One officer "did not recognise me as Sagi's partner", he said.
Ohana demanded that his rights as a partner be enshrined in law.
In a country where sexual minorities have gained visibility and increased rights in recent decades, Ohana said he and Golan "never experienced discrimination".
"But we are still not equal in life," he said bitterly.
After a public outcry, on November 6, Israel's parliament, the Knesset, amended the law to give a widow's allowance to all dead soldiers' partners in common-law relationships, heterosexual as well as gay, instead of restricting state support to widows and widowers of married soldiers.
Partners of hostages or disappeared people can also receive the allowance regardless of their gender, said parliamentarian Yorai Lahav-Hertzanu of the centrist Yesh Atid party, who proposed the amendment and hailed it as "a major step on the path to equality".
- 'Absolute equality' -
Ohana has received "thousands of messages" of support, and believes Israelis are "very united" since the October 7 attack that killed 1,200 people, mostly civilians.

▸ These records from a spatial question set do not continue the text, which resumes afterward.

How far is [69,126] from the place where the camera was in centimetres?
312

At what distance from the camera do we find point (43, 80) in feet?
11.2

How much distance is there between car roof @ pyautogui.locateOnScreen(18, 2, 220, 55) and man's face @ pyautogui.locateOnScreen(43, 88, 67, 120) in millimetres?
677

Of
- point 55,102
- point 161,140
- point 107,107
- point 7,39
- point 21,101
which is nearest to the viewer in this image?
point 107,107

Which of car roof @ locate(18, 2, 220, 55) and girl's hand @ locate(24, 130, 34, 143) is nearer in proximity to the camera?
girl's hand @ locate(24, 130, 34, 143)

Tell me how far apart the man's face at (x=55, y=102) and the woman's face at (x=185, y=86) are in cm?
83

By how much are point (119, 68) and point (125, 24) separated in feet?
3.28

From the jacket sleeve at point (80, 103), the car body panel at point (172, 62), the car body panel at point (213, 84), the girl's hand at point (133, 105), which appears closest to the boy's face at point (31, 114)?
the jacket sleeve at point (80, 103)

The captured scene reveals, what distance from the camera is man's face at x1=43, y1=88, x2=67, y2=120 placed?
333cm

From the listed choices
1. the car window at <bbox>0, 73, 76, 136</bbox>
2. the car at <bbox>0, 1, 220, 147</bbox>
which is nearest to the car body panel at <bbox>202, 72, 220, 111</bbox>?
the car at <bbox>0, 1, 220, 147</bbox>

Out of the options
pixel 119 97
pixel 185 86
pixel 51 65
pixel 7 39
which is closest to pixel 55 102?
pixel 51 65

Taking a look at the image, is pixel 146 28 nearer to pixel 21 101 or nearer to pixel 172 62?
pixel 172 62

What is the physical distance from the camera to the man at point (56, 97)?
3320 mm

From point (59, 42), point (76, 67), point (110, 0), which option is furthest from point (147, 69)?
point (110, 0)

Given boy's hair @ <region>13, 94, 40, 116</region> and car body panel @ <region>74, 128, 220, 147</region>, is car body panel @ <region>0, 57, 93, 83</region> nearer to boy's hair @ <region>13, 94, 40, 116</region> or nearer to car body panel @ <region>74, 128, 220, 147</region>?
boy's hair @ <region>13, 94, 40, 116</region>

In retaliation, Israel has declared it would annihilate Hamas, and has relentlessly bombarded the besieged Palestinian territory.
At least 13,000 people in Gaza have been killed in air strikes and ground fighting, mostly civilians, according to Hamas.
Ohana's struggle is not over: he now intends to campaign for "a bundle of eight laws" which, once adopted, "will get absolute equality in Israel" for LGBTQ people.
One right that gay couples have enjoyed in Israel since 2021 is surrogacy, and Ohana said he would do everything he could to enable Golan -- whose sperm was frozen -- to become a posthumous parent.
"Sagi's dream was to be a father," he said. "And now it's my mission to accomplish this dream."